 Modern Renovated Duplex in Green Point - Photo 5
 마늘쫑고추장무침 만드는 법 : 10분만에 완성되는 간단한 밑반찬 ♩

* * *

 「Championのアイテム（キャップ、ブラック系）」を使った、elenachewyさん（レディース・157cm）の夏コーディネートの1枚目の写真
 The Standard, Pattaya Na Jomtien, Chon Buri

- Exercise prompt -
Your task for the entries above: copy exactly the span starting with the line with "Modern Renovated Duplex" and going on through the line with "마늘쫑고추장무침 만드는 법 : 10분만에 완성되는 간단한 밑반찬 ♩", both lines included, and nothing else.

- Your response -
 Modern Renovated Duplex in Green Point - Photo 5
 마늘쫑고추장무침 만드는 법 : 10분만에 완성되는 간단한 밑반찬 ♩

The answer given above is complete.